- **EXERCISE REQUIREMENTS**:
• a. Answer these questions from the biography of Mary Farl Powers:
(i) At which venue did Powers exhibit in 1972?
(ii) How many children were in her family?
(iii) In what year did she join the Graphic Studio in Dublin?
• b. Translate this sentence from the biography of Mary Farl Powers into French: "She joined the Graphic Studio in Dublin in 1973, initially specialising in etching, before moving to other forms of printmaking."
• c. Reproduce the biography of Mary Farl Powers, everything from "Mary Farl Powers (November" down to "Graphic Studio Gallery.".

- **PASSAGE PROVIDED**:
- Born: November 29, 1948 St. Cloud, Minnesota, U.S.
- Died: April 4, 1992 (aged 43) Ireland
- Parents: James Farl Powers; Betty Wahl;

= Mary Farl Powers =

Irish-American graphic artist (1948–1992)

Mary Farl Powers (November 29, 1948 – April 4, 1992) was an Irish-American graphic artist.

==Early life and family==
Mary Farl Powers was born on November 29, 1948 in St. Cloud, Minnesota, United States. Her father, James Farl Powers, was an Irish-American writer. She was one of five children. The family moved between Ireland and the US, before settling back in the US in 1975. At this point, Powers remained in Dublin. She moved to Ireland in 1951, studying art in Dublin, first at the Dun Laoghaire School of Art and then the National College of Art. Her sister, Katherine A. Powers, was a writer and worked with Powers at the Graphic Studio Gallery.

== Career ==
Powers exhibited at the Peacock Theatre in 1972. She joined the Graphic Studio in Dublin in 1973, initially specialising in etching, before moving to other forms of printmaking. She exhibited at the International Print Biennale, Ljubljana in 1973. She exhibited widely nationally and internationally.

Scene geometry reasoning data
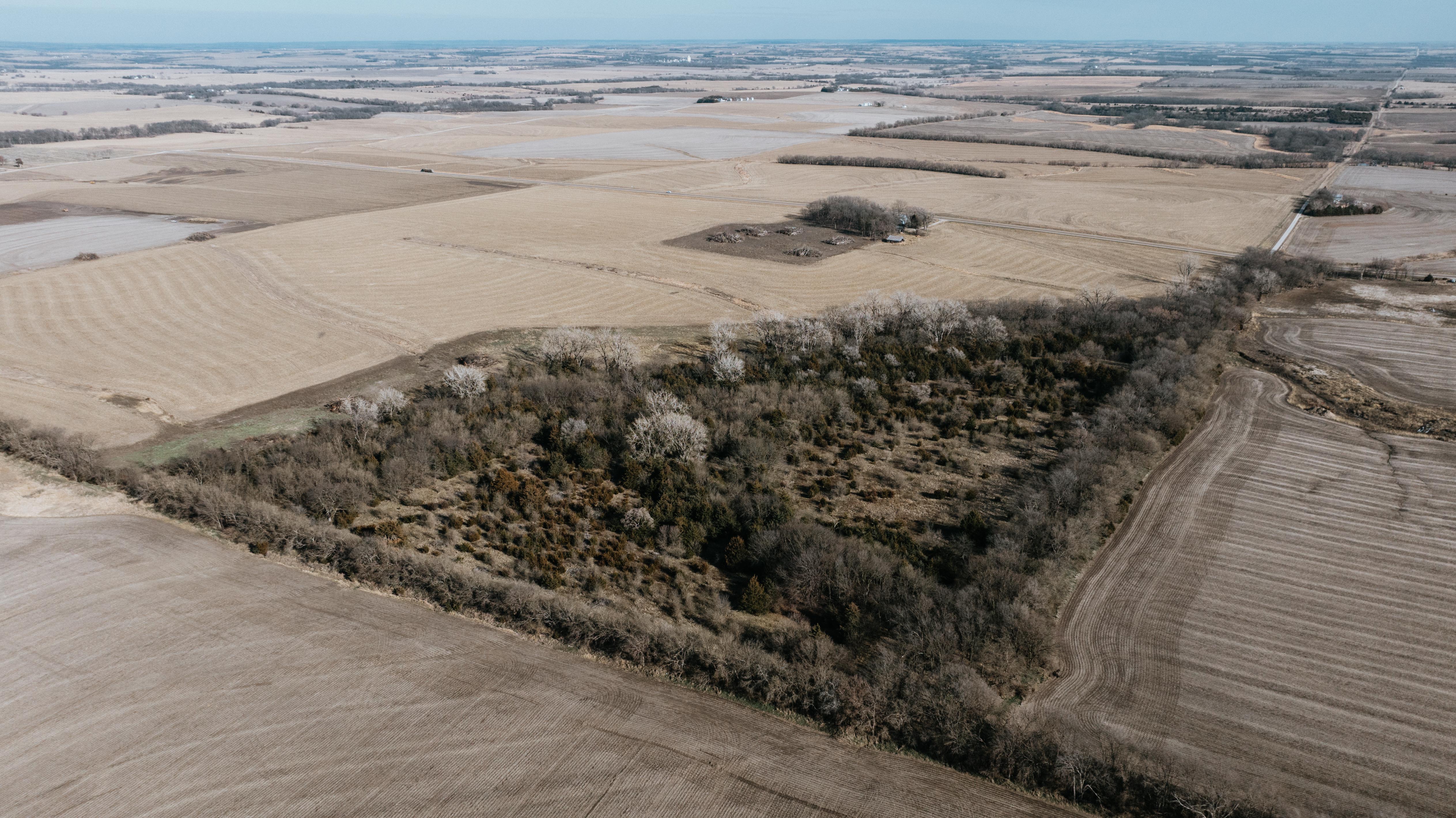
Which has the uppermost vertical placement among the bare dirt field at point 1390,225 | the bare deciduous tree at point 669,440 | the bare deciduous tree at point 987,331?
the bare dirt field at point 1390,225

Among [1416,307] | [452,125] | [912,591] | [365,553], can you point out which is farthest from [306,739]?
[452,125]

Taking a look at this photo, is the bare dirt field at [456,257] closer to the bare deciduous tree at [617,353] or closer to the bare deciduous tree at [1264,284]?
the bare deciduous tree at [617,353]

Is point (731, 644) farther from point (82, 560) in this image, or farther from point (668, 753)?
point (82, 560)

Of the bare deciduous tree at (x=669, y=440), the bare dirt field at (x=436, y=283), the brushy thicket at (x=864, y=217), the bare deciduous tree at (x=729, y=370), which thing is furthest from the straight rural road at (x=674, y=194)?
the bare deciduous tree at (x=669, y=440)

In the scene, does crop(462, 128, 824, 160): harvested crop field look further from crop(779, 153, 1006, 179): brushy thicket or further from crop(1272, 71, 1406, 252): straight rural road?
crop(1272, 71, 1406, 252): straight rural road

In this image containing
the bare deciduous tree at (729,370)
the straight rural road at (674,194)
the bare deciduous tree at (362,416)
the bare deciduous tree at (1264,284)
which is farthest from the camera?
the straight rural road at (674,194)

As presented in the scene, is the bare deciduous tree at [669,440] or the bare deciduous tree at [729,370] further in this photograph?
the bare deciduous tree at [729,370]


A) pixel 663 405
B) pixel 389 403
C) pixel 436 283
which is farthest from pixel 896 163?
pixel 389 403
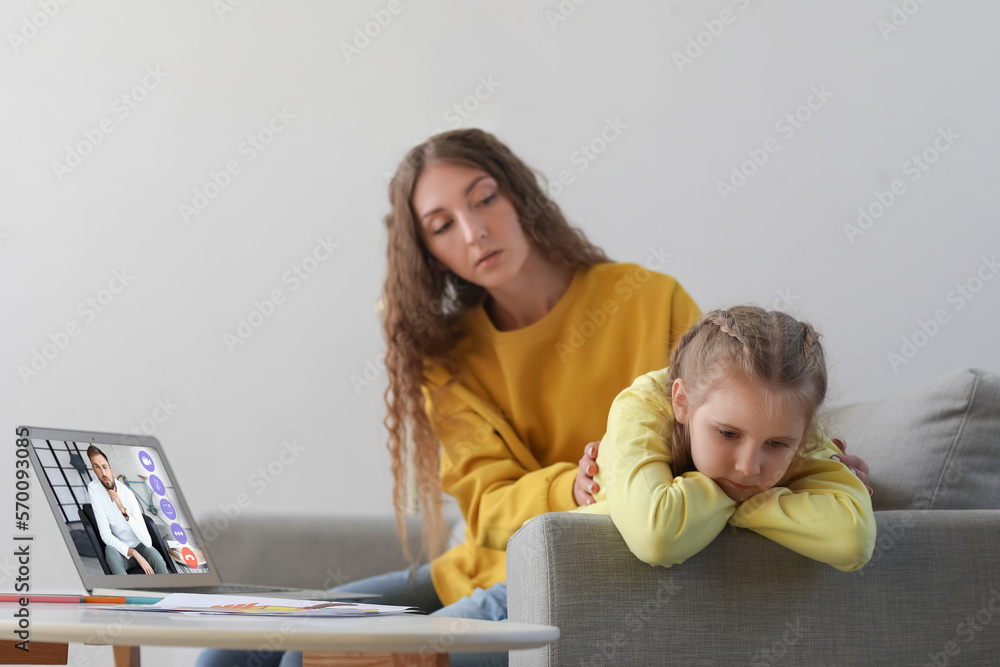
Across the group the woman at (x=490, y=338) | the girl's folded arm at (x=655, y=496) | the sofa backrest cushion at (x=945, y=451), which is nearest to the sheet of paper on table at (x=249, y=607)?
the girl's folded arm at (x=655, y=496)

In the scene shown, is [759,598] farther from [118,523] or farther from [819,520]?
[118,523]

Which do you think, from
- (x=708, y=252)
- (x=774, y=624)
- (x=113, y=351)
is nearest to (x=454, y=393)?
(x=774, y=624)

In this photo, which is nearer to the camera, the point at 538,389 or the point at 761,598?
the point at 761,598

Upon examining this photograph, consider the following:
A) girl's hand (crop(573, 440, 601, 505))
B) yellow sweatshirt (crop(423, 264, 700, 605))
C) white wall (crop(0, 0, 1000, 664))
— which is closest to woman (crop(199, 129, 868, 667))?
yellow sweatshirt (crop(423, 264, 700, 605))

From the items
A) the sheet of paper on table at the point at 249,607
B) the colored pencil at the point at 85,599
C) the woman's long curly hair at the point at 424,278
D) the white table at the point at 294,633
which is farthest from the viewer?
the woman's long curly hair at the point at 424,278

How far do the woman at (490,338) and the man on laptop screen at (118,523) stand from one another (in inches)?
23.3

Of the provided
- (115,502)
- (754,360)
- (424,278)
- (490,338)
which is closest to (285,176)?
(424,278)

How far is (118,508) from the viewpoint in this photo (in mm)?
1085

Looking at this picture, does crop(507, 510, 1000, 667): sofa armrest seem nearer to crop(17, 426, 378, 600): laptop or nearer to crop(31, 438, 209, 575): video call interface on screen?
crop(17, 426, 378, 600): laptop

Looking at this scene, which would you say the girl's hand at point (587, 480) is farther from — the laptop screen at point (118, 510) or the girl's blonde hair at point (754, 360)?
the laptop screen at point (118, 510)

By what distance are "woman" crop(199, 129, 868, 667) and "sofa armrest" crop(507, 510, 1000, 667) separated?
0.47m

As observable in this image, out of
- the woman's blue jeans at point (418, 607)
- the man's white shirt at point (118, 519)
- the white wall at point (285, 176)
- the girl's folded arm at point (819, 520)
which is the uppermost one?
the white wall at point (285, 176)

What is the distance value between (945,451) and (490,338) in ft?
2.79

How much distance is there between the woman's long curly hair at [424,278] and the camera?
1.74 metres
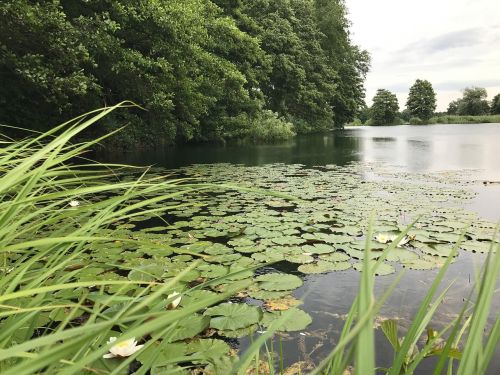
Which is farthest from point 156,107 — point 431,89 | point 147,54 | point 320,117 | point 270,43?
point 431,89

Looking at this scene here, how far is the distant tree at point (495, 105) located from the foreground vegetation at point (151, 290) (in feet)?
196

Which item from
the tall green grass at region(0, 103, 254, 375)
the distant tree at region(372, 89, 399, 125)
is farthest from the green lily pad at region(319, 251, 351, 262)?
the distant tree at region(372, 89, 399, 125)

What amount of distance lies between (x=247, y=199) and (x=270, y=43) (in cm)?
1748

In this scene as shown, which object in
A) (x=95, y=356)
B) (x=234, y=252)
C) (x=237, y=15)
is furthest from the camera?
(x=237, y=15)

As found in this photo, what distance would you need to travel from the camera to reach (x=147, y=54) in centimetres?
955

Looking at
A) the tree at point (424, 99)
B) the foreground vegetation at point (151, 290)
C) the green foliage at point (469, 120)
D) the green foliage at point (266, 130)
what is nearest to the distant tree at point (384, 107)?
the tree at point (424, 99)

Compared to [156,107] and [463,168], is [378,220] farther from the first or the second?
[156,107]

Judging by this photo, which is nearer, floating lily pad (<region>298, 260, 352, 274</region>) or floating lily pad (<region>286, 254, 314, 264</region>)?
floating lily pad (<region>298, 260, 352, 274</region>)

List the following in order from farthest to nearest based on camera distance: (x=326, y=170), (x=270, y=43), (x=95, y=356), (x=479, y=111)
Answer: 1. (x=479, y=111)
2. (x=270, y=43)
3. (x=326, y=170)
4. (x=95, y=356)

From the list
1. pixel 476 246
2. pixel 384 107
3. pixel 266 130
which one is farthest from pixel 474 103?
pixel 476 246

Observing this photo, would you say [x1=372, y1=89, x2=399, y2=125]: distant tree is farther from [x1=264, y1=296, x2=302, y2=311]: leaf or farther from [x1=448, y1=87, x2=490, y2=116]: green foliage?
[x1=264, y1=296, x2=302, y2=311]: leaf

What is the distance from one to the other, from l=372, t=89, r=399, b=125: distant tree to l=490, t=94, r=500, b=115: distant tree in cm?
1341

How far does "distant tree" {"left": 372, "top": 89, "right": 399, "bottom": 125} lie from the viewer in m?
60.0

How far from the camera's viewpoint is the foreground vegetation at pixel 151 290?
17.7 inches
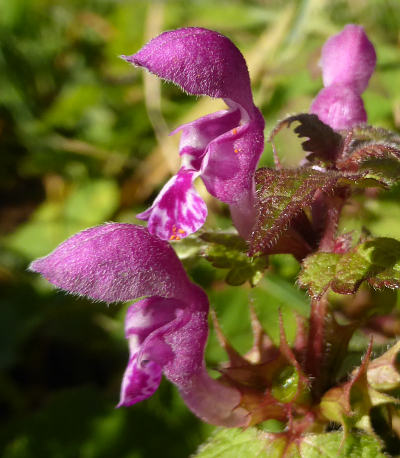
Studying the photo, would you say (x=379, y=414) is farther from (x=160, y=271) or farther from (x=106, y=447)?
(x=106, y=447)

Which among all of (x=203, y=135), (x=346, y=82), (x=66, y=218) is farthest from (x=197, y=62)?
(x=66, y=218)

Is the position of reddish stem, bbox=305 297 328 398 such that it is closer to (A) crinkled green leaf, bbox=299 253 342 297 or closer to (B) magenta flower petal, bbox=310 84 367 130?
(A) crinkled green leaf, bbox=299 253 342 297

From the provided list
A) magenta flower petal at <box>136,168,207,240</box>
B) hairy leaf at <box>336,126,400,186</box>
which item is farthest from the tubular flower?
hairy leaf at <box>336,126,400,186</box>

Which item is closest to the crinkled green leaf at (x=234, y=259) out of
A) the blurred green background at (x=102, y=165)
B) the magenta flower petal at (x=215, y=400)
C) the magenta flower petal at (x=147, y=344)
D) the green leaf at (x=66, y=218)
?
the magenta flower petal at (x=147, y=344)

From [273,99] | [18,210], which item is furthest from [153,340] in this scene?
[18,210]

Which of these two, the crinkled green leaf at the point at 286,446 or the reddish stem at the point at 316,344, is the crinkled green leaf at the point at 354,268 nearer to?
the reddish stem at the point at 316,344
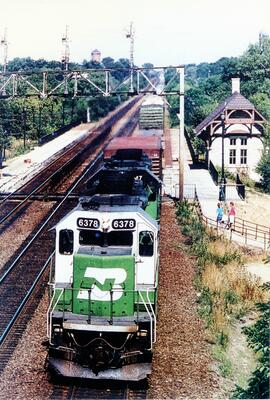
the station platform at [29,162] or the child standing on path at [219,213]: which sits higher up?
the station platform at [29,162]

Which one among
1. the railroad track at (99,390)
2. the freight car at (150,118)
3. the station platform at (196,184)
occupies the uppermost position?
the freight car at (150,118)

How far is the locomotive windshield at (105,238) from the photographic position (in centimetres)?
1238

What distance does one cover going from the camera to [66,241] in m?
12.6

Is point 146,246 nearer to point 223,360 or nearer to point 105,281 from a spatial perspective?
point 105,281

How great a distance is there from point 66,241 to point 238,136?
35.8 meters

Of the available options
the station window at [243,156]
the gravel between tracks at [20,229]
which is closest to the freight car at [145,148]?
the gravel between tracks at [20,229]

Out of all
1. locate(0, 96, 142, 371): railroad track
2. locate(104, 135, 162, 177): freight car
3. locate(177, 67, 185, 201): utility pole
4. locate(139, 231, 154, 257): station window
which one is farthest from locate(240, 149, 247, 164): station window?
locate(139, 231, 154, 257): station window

- **SOLUTIONS FOR EACH TASK**:
• a.
(i) The Peacock Theatre
(ii) Five
(iii) 1973

• b. Elle a rejoint le Graphic Studio de Dublin en 1973, se spécialisant d'abord dans l'eau-forte, avant de passer à d'autres formes d'estampe.

• c.
Mary Farl Powers (November 29, 1948 – April 4, 1992) was an Irish-American graphic artist.

==Early life and family==
Mary Farl Powers was born on November 29, 1948 in St. Cloud, Minnesota, United States. Her father, James Farl Powers, was an Irish-American writer. She was one of five children. The family moved between Ireland and the US, before settling back in the US in 1975. At this point, Powers remained in Dublin. She moved to Ireland in 1951, studying art in Dublin, first at the Dun Laoghaire School of Art and then the National College of Art. Her sister, Katherine A. Powers, was a writer and worked with Powers at the Graphic Studio Gallery.